KUTIPAN SUMBER —
********

Kewajiban Ingkar dan Hak Ingkar Notaris


KEWAJIBAN INGKAR DAN HAK INGKAR NOTARIS

Sekalipun istilah kewajiban ingkar (vershoningsplicht) dan hak ingkar (vershoningrescht) Notaris tidak tercantum dalam Undang-Undang Jabatan Notaris maupun peraturan perundang-undangan yang lain mengatur tentang jabatan notaris, namun dalam doktrin, demikian pula dalam dunia kenotarisan, istilah tersebut sudah sedemikian dikenal, dan dipahami maknanya.
Sebelum membahas lebih lanjut tentang kewajiban ingkar (vershoningsplicht) dan hak ingkar (vershoningrescht) Notaris, beberapa ketentuan yang terkait dengan kewajiban ingkar (vershoningsplicht) dan hak ingkar (vershoningrescht) Notaris tersebut, yaitu:
1.      Dalam Undang-Undang Jabatan Notaris
Pasal 4 ayat (2) :
     Sumpah/janji sebagaimana dimaksud pada ayat (1) berbunyi sebagai berikut:
     “Saya bersumpah/berjanji:
     … bahwa saya akan merahasiakan isi akta dan keterangan yang diperoleh dalam pelaksanaan jabatan saya.

********

DATA SUMBER —

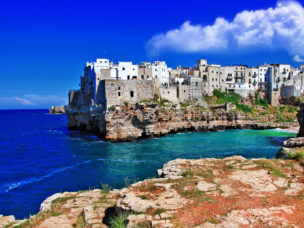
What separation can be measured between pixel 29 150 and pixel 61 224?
107 feet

********

URAIAN TUGAS — Dalam kutipan sumber tentang kewajiban ingkar dan hak ingkar notaris, apa saja yang menurut sumpah/janji pada Pasal 4 ayat (2) akan dirahasiakan?

JAWABAN TUGAS — Isi akta dan keterangan yang diperoleh dalam pelaksanaan jabatan.